### What you need to do
Update the material below by replacing every instance of "stone base block" with "stone pedestal" and leaving all other wording unchanged. Omit the pictures from your answer.

** Start of Given data **

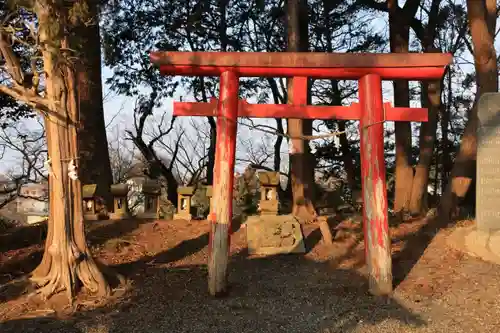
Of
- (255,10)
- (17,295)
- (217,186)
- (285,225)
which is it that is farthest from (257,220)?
(255,10)

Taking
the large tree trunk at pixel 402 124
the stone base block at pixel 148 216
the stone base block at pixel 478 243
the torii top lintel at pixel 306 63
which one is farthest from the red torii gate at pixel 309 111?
the large tree trunk at pixel 402 124

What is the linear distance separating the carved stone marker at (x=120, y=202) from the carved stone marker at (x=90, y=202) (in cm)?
32

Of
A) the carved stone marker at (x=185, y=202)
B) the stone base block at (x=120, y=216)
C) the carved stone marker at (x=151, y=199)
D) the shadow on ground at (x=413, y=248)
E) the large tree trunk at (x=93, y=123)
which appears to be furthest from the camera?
the large tree trunk at (x=93, y=123)

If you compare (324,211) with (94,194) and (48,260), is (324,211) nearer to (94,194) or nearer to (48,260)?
(94,194)

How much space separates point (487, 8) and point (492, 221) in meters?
4.31

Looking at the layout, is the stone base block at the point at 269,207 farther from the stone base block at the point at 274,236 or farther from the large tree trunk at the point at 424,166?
the large tree trunk at the point at 424,166

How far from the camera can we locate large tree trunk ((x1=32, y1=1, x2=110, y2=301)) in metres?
5.35

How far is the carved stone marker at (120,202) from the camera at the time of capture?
354 inches

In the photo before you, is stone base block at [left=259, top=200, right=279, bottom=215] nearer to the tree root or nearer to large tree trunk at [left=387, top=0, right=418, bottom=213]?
large tree trunk at [left=387, top=0, right=418, bottom=213]

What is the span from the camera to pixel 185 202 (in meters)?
9.31

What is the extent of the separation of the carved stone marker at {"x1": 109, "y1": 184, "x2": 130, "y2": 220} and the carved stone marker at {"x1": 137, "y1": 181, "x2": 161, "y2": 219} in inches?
16.8

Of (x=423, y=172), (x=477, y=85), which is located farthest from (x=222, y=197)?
(x=423, y=172)

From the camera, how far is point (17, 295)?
5.52m

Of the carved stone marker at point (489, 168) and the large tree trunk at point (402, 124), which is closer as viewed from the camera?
the carved stone marker at point (489, 168)
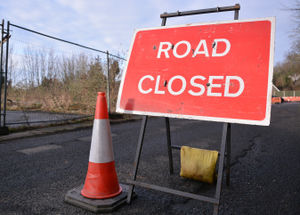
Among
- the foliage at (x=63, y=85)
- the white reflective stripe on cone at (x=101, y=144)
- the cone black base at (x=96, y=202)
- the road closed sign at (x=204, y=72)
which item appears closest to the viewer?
the road closed sign at (x=204, y=72)

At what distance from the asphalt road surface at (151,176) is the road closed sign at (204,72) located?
89cm

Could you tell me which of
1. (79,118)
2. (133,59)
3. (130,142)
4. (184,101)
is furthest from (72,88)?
(184,101)

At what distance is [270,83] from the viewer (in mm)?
1893

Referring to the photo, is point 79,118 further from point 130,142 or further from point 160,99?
point 160,99

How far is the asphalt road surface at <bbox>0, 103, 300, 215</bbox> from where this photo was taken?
7.07 feet

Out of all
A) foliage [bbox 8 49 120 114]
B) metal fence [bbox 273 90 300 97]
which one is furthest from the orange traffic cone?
metal fence [bbox 273 90 300 97]

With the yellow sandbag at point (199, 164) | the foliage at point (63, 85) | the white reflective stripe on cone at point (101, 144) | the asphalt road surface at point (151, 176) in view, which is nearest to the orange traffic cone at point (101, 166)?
the white reflective stripe on cone at point (101, 144)

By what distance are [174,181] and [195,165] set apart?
34 centimetres

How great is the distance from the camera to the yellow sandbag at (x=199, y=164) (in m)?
2.65

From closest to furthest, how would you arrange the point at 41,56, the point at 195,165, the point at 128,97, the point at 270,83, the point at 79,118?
the point at 270,83 → the point at 128,97 → the point at 195,165 → the point at 79,118 → the point at 41,56

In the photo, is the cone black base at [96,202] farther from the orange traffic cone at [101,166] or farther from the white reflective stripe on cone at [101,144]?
the white reflective stripe on cone at [101,144]

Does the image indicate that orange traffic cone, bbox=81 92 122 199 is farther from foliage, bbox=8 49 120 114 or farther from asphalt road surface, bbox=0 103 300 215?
foliage, bbox=8 49 120 114

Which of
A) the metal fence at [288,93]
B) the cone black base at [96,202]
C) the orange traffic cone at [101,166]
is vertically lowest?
the cone black base at [96,202]

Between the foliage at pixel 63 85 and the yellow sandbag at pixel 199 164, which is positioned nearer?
the yellow sandbag at pixel 199 164
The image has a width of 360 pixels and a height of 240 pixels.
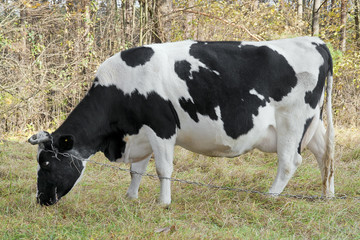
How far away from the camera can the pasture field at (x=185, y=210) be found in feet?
11.7

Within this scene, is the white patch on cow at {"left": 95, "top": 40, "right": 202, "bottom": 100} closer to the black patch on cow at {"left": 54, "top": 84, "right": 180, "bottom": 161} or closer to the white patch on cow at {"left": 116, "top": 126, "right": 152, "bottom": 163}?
the black patch on cow at {"left": 54, "top": 84, "right": 180, "bottom": 161}

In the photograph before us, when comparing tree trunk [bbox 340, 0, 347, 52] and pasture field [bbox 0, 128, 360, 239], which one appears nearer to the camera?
pasture field [bbox 0, 128, 360, 239]

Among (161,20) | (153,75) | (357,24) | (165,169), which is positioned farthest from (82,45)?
(357,24)

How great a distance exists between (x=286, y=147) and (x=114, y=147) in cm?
189

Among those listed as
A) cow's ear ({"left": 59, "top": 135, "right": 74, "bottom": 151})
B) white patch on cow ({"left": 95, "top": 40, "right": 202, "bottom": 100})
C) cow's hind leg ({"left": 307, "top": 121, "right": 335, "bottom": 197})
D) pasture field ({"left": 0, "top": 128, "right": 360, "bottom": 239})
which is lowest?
pasture field ({"left": 0, "top": 128, "right": 360, "bottom": 239})

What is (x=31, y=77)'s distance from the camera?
8.09 m

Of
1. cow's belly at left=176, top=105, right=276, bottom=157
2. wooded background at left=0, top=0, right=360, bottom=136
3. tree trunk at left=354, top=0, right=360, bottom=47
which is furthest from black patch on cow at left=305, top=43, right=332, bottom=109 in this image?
tree trunk at left=354, top=0, right=360, bottom=47

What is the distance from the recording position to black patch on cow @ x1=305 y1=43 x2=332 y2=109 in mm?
4586

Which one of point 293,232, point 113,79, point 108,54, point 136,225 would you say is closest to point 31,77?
point 108,54

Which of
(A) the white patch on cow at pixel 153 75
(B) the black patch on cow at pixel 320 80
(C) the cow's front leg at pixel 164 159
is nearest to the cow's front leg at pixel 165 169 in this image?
(C) the cow's front leg at pixel 164 159

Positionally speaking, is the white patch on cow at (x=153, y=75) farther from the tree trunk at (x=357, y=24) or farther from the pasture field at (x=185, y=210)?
the tree trunk at (x=357, y=24)

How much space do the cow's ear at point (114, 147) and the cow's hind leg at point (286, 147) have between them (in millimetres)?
1722

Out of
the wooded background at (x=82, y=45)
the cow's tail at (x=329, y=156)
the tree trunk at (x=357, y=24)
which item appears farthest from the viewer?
the tree trunk at (x=357, y=24)

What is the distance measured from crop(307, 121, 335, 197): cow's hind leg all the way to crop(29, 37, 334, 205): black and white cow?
0.43 meters
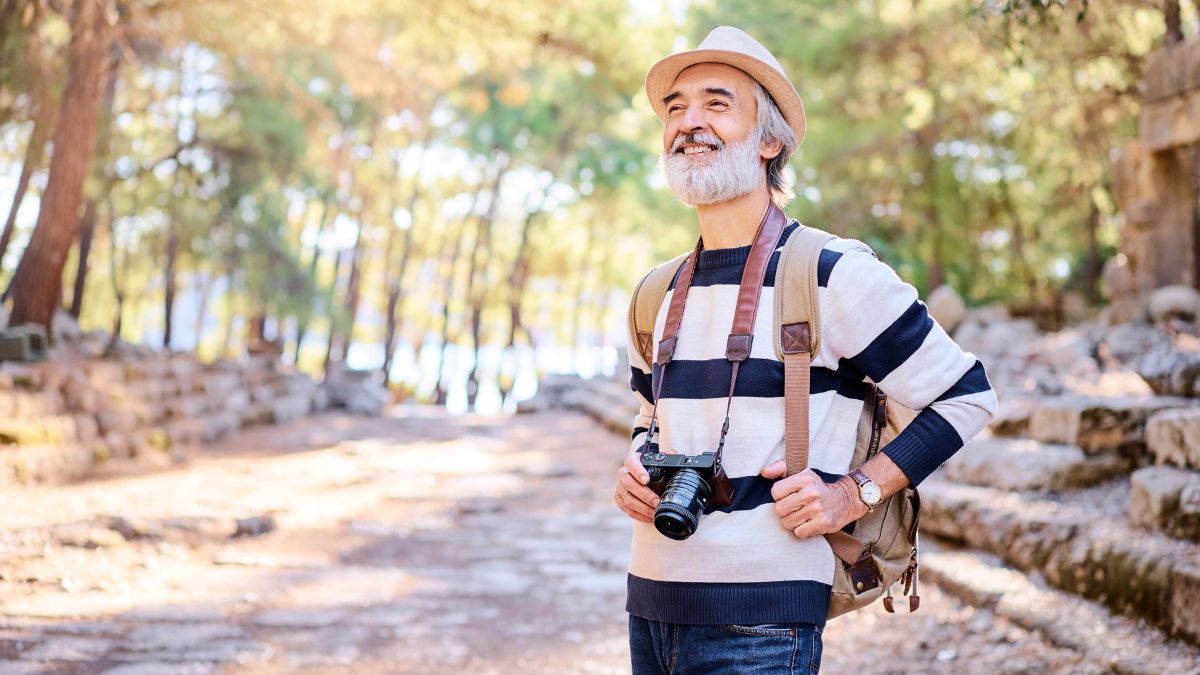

** End of Given data **

### Task result
Of
- (255,10)
- (17,295)
- (217,186)
- (285,225)
which is it that is farthest from (257,220)?
(255,10)

Taking
the large tree trunk at pixel 402 124
the stone pedestal at pixel 148 216
the stone pedestal at pixel 478 243
the torii top lintel at pixel 306 63
which one is farthest from the red torii gate at pixel 309 111?
the large tree trunk at pixel 402 124

What is the linear distance separating the carved stone marker at (x=120, y=202) from the carved stone marker at (x=90, y=202) (in cm)?
32

Of
A) the carved stone marker at (x=185, y=202)
B) the stone pedestal at (x=120, y=216)
C) the carved stone marker at (x=151, y=199)
D) the shadow on ground at (x=413, y=248)
E) the large tree trunk at (x=93, y=123)
which appears to be furthest from the camera?
the large tree trunk at (x=93, y=123)

If you compare (324,211) with (94,194) and (48,260), is (324,211) nearer to (94,194) or nearer to (48,260)?
(94,194)

How much space separates point (487, 8) and point (492, 221) in meters?
4.31

Looking at the layout, is the stone pedestal at the point at 269,207 farther from the stone pedestal at the point at 274,236 or farther from the large tree trunk at the point at 424,166?
the large tree trunk at the point at 424,166

How far from the camera can we locate large tree trunk ((x1=32, y1=1, x2=110, y2=301)) in metres?
5.35

How far is the carved stone marker at (120,202) from the camera at the time of capture?
354 inches

In the photo before you, is stone pedestal at [left=259, top=200, right=279, bottom=215] nearer to the tree root or nearer to large tree trunk at [left=387, top=0, right=418, bottom=213]?
large tree trunk at [left=387, top=0, right=418, bottom=213]

What is the span from the camera to pixel 185 202 (in meters)?
9.31

What is the extent of the separation of the carved stone marker at {"x1": 109, "y1": 184, "x2": 130, "y2": 220} and the carved stone marker at {"x1": 137, "y1": 181, "x2": 161, "y2": 219} in inches?
16.8

Of (x=423, y=172), (x=477, y=85), which is located farthest from (x=222, y=197)?
(x=423, y=172)

From the camera, how far is point (17, 295)?
5.52m

Of the carved stone marker at point (489, 168) and the large tree trunk at point (402, 124), which is closer as viewed from the camera?
the carved stone marker at point (489, 168)
Among
- the foliage at (x=63, y=85)
- the white reflective stripe on cone at (x=101, y=144)
- the cone black base at (x=96, y=202)
- the road closed sign at (x=204, y=72)
which item appears closest to the viewer?
the road closed sign at (x=204, y=72)

At what distance from the asphalt road surface at (151,176) is the road closed sign at (204,72) located?
89cm

Could you tell me which of
1. (79,118)
2. (133,59)
3. (130,142)
4. (184,101)
is furthest from (72,88)?
(184,101)

At what distance is [270,83] from the viewer (in mm)?
1893

Referring to the photo, is point 79,118 further from point 130,142 or further from point 160,99?
point 160,99

How far is the asphalt road surface at <bbox>0, 103, 300, 215</bbox> from where this photo was taken?
7.07 feet

Out of all
A) foliage [bbox 8 49 120 114]
B) metal fence [bbox 273 90 300 97]
which one is furthest from the orange traffic cone?
metal fence [bbox 273 90 300 97]

With the yellow sandbag at point (199, 164) | the foliage at point (63, 85) | the white reflective stripe on cone at point (101, 144) | the asphalt road surface at point (151, 176) in view, which is nearest to the orange traffic cone at point (101, 166)?
the white reflective stripe on cone at point (101, 144)

By what distance are [174,181] and [195,165] set apart?
34 centimetres

How great is the distance from the camera to the yellow sandbag at (x=199, y=164) (in m)?
2.65

From closest to furthest, how would you arrange the point at 41,56, the point at 195,165, the point at 128,97, the point at 270,83, the point at 79,118?
the point at 270,83 → the point at 128,97 → the point at 195,165 → the point at 79,118 → the point at 41,56

In the photo, is the cone black base at [96,202] farther from the orange traffic cone at [101,166] or farther from the white reflective stripe on cone at [101,144]?
the white reflective stripe on cone at [101,144]

Does the image indicate that orange traffic cone, bbox=81 92 122 199 is farther from foliage, bbox=8 49 120 114 or farther from asphalt road surface, bbox=0 103 300 215?
foliage, bbox=8 49 120 114

Which of
A) the metal fence at [288,93]
B) the cone black base at [96,202]
C) the orange traffic cone at [101,166]
is vertically lowest?
the cone black base at [96,202]

Between the foliage at pixel 63 85 and the yellow sandbag at pixel 199 164, which is positioned nearer?
the yellow sandbag at pixel 199 164
The image has a width of 360 pixels and a height of 240 pixels.
How far away from the camera can the pasture field at (x=185, y=210) be found in feet?
11.7

Within this scene, is the white patch on cow at {"left": 95, "top": 40, "right": 202, "bottom": 100} closer to the black patch on cow at {"left": 54, "top": 84, "right": 180, "bottom": 161} or closer to the white patch on cow at {"left": 116, "top": 126, "right": 152, "bottom": 163}?
the black patch on cow at {"left": 54, "top": 84, "right": 180, "bottom": 161}

In the photograph before us, when comparing tree trunk [bbox 340, 0, 347, 52] and pasture field [bbox 0, 128, 360, 239], which one appears nearer to the camera?
pasture field [bbox 0, 128, 360, 239]

Among (161,20) | (153,75) | (357,24) | (165,169), which is positioned farthest from (82,45)?
(357,24)

How great a distance exists between (x=286, y=147) and (x=114, y=147) in cm?
189

Among those listed as
A) cow's ear ({"left": 59, "top": 135, "right": 74, "bottom": 151})
B) white patch on cow ({"left": 95, "top": 40, "right": 202, "bottom": 100})
C) cow's hind leg ({"left": 307, "top": 121, "right": 335, "bottom": 197})
D) pasture field ({"left": 0, "top": 128, "right": 360, "bottom": 239})
which is lowest?
pasture field ({"left": 0, "top": 128, "right": 360, "bottom": 239})

What is (x=31, y=77)'s distance from the camera?
8.09 m

Of
1. cow's belly at left=176, top=105, right=276, bottom=157
2. wooded background at left=0, top=0, right=360, bottom=136
3. tree trunk at left=354, top=0, right=360, bottom=47
which is furthest from black patch on cow at left=305, top=43, right=332, bottom=109 in this image?
tree trunk at left=354, top=0, right=360, bottom=47

What is the distance from the recording position to black patch on cow @ x1=305 y1=43 x2=332 y2=109 in mm?
4586

Which one of point 293,232, point 113,79, point 108,54, point 136,225 would you say is closest to point 31,77?
point 108,54

Which of
(A) the white patch on cow at pixel 153 75
(B) the black patch on cow at pixel 320 80
(C) the cow's front leg at pixel 164 159
is nearest to the cow's front leg at pixel 165 169 in this image?
(C) the cow's front leg at pixel 164 159

Positionally speaking, is the white patch on cow at (x=153, y=75) farther from the tree trunk at (x=357, y=24) or farther from the pasture field at (x=185, y=210)?
the tree trunk at (x=357, y=24)

How much space do the cow's ear at point (114, 147) and the cow's hind leg at point (286, 147) have between them (in millimetres)?
1722

Out of
the wooded background at (x=82, y=45)
the cow's tail at (x=329, y=156)
the tree trunk at (x=357, y=24)
which item appears farthest from the viewer?
the tree trunk at (x=357, y=24)

What is the distance measured from crop(307, 121, 335, 197): cow's hind leg all the way to crop(29, 37, 334, 205): black and white cow?
0.43 meters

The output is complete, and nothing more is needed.